Second, because our shrinkage function never fully rejects a poorly aligned tile, mild ghosting artifacts can sometimes occur, as shown in figure 9. In our experience, these ghosting artifacts are subtle, and very often are difficult to distinguish from motion blur.

其次,因为我们的收缩函数永远不会完全拒绝对齐不良的tile,所以有时会出现轻微的重影,如图9所示。在我们的经验中,这些鬼影是很微妙的,通常很难从运动模糊中区分出来。

Finally, our filter can occasionally produce ringing artifacts typically associated with frequency-domain filters. While ringing is largely mitigated by our windowing approach, in challenging situations classic Gibbs phenomenon can be visible, particularly after being amplified by sharpening and other steps in our finishing pipeline. Ringing is most frequently visible in the neighborhood of poorly-aligned clipped highlights, which exhibit high spatio-temporal contrast. In our experience, ringing has a negligible visual effect for most scenes.

最后,我们的过滤器有时会产生通常与频域过滤器相关联的振铃artifacts。虽然振铃很大程度上是由我们的开窗方法减轻的,但在具有挑战性的情况下,经典的吉布斯现象是可以看到的,特别是经过锐化和我们最后管道其他步骤放大后。振铃最常见的是在低对齐的剪接高光附近,表现出较高的时空对比度。根据我们的经验,在大多数场景中,铃声的视觉效果可以忽略不计。

6 Finishing

Aligning and merging the captured Bayer raw frames produces a single raw image with higher bit depth and SNR. In practice our input is 10-bit raw and we merge to 12 bits to preserve the precision gained from merging. This image must now undergo correction, demosaicking, and tone mapping–operations that would normally be performed by an ISP, but in our case is implemented are software and include the key additional step of dynamic range compression. In order of application, these operations are:

对齐和合并捕获的拜耳原始帧产生一个具有更高比特深度和信噪比的原始图像。在实践中,我们的输入是10位原始的,我们合并到12位,以保持从合并中获得的精度。这幅图像现在必须经过校正、解马赛克和色调映射操作,这些操作通常由ISP执行,但在我们的示例中实现的是软件,并包含动态范围压缩的关键附加步骤。按照应用程序的顺序,这些操作是:

1. Black-level subtraction deducts an offset from all pixels, so that pixels receiving no light become zero.
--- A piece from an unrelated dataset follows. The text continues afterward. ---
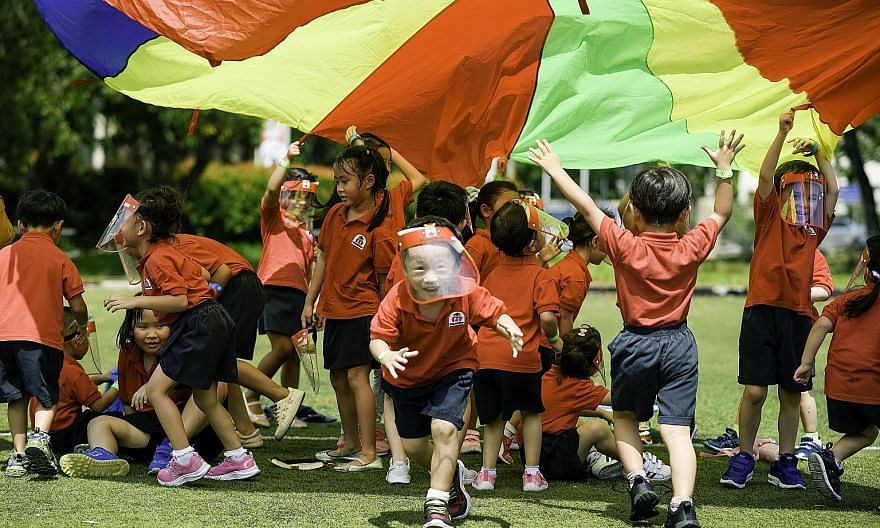Pre-schoolers from Maple Bear playing games to raise funds for Make-A-Wish Foundation and Children's Wishing Well. Social distancing rules meant activities had to be confined within each pre-school centre. PHOTO: MAPLE BEAR SINGAPORE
We obtain this offset from optically shielded pixels on the sensor.
2. Lens shading correction brightens the corners of the image to compensate for lens vignetting and corrects for spatially varying color due to light striking the sensor at an oblique angle. These corrections are performed using a low-resolution
RGGB image supplied by the ISP.
3. White balancing linearly scales the four (RGGB) channels so that grays in the scene map to grays in the image. These scale factors are supplied by the ISP.
4. Demosaicking converts the image from a Bayer raw image to a full-resolution linear RGB image with 12 bits per pixel. We
use a combination of techniques from Gunturk et al. [2005],including edge directed interpolation with weighted averaging,
constant-hue based interpolation, and second order gradients as correction terms.
5. Chroma denoising to reduce red and green splotches in dark areas of low-light images. For this we use an approximate
bilateral filter, implemented using a sparse 3x3 tap non-linear kernel applied in two passes in YUV.
6. Color correction converts the image from sensor RGB to linear sRGB using a 3x3 matrix supplied by the ISP.
7. Dynamic range compression See description below.
8. Dehazing reduces the effect of veiling glare by applying a global tone curve that pushes low pixel values even lower while preserving midtones and highlights. Specifically, we allow up to 0.1% of pixels to be clamped to zero, but only adjust pixels below 7% of the white level.
9. Global tone adjustment, to increase contrast and apply sRGB gamma correction, by concatenating an S-shaped contrastenhancing tone curve with the standard sRGB color component transfer function.
10. Chromatic aberration correction to hide lateral and longitudinal chromatic aberration. We do not assume a lens model,
but instead look for pixels along high-contrast edges, and replace their chroma from nearby pixels less likely to be affected
by chromatic aberration.
11. Sharpening using unsharp masking, implemented using a sum of Gaussian kernels constructed from a 3-level convolution
pyramid [Farbman et al. 2011].
12. Hue-specific color adjustments to make blue skies and vegetation look more appealing, implemented by shifting bluish
cyans and purples towards light blue, and increasing the saturation of blues and greens generally.
13. Dithering to avoid quantization artifacts when reducing from 12 bits per pixel to 8 bits for display, implemented by adding
blue noise from a precomputed table.

1.Black-level subtraction 从所有像素中扣除偏移量,使不接收光的像素变为零。我们从传感器上的光学屏蔽像素获得这个偏移量。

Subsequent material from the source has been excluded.